*** Reading text
The U.S. government will pay most of the $1.5 million cost of the training project. The U.S. soldiers belong to the “Special Operations Command” of the U.S. Southern Command. They’ll be in the country until August 3.
Argentina’s Law 25.880 requires that the government seek congressional approval for the entry of foreign troops. That did not happen with these U.S. soldiers. A government spokesperson emphasized that they will “be strengthening relations and ties of friendship between both countries.”
As acolytes of the market economy and expropriators of natural resources, the two nations enjoy an affinity, which is oxygen for a U.S. project underway now in Neuquén. That southwestern city of 340,000 people is the largest in Argentina’s Patagonia region.
A coalition known variously as the “Multi-Sectorial [Group] for Territorial Sovereignty,” or the “Multi-Sectorial for No to Yankee Bases” held a meeting in Neuquén on June 27. The organization is made up of 60 labor, political, and social organizations. Spokesperson Marcela Escobar informed the local press the meeting was about “the imminent installation of a U.S. base in Neuquén [which was being] presented deceitfully as something humanitarian.”
The new base, said Escobar, is “at the side of the Northern Highway, next to the international airport and the Petroleum Route, the road to Vaca Muerta (Dead Cow).”
Vaca Muerta, it must be explained, is an expanse of 11,583 square miles extending across several provinces in the Pampas. Underground deposits there of shale oil and shale gas are huge. The U.S. Energy Information Administration explains:
“Argentina has world-class shale gas and shale oil potential—possibly the most prospective outside of North America—primarily within the Neuquén Basin. (emphasis added) … Significant exploration programs and early-stage commercial production are underway in the Neuquén Basin by Apache, EOG, ExxonMobil, TOTAL, YPF, and smaller companies.”
******
= Aim 1 =
List every company that the passage about Argentina names as carrying out exploration or production in the Neuquén Basin.
= Aim 2 =
Please echo everything in the passage about Argentina from "As acolytes of" down to "Argentina’s Patagonia region.".
The records that follow were taken from a separate source.
*** Supplied entries
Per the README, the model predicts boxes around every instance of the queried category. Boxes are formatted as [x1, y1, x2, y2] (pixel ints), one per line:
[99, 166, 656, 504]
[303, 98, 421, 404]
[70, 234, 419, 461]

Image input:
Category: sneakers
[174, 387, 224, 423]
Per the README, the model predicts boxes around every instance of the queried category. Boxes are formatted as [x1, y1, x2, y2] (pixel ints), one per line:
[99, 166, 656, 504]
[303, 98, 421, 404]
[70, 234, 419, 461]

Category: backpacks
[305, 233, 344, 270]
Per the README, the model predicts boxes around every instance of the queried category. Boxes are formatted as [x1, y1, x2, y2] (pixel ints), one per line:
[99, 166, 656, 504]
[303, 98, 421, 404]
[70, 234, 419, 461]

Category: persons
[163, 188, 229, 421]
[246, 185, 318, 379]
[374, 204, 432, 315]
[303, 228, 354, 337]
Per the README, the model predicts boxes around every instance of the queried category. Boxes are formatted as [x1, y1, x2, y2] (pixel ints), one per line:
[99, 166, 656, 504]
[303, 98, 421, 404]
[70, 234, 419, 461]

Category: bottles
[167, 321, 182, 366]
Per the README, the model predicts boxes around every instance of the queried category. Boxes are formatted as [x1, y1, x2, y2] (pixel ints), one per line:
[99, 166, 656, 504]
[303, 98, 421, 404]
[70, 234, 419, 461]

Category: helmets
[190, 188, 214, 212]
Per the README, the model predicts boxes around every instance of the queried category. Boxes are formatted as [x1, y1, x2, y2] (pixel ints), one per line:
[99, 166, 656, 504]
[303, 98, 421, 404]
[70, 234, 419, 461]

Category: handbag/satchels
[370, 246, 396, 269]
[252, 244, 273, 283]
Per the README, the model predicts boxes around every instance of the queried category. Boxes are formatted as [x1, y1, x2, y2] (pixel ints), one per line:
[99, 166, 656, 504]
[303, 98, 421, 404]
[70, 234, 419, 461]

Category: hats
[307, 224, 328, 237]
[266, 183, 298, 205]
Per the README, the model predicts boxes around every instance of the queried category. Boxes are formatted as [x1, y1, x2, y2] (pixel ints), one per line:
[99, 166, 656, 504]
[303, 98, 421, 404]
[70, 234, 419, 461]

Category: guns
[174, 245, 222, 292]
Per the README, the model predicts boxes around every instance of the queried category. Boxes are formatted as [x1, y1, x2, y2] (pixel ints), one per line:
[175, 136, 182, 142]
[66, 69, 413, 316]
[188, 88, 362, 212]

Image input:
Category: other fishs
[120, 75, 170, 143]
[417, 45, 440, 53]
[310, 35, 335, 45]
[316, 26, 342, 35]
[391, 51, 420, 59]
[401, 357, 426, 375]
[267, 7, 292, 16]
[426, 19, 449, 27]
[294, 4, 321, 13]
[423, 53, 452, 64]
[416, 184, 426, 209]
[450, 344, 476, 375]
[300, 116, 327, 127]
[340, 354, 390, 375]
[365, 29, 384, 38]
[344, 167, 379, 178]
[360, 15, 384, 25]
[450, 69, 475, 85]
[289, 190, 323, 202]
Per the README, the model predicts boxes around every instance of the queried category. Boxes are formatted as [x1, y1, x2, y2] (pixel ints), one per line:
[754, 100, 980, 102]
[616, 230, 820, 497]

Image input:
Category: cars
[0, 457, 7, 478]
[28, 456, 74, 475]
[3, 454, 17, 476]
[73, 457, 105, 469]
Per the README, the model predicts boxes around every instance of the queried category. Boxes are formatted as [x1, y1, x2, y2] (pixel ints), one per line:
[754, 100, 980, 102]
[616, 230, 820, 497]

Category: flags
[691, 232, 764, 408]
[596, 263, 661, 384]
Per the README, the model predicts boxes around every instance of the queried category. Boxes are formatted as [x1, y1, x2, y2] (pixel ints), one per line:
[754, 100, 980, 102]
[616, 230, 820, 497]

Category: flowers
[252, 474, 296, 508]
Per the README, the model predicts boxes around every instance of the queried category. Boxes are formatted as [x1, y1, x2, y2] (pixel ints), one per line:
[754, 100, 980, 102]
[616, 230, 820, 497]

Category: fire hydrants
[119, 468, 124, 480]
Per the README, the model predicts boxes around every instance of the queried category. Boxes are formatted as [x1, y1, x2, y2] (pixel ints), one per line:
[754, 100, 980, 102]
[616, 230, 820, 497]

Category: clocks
******
= Written solution 1 =
Apache, EOG, ExxonMobil, TOTAL, YPF

= Written solution 2 =
As acolytes of the market economy and expropriators of natural resources, the two nations enjoy an affinity, which is oxygen for a U.S. project underway now in Neuquén. That southwestern city of 340,000 people is the largest in Argentina’s Patagonia region.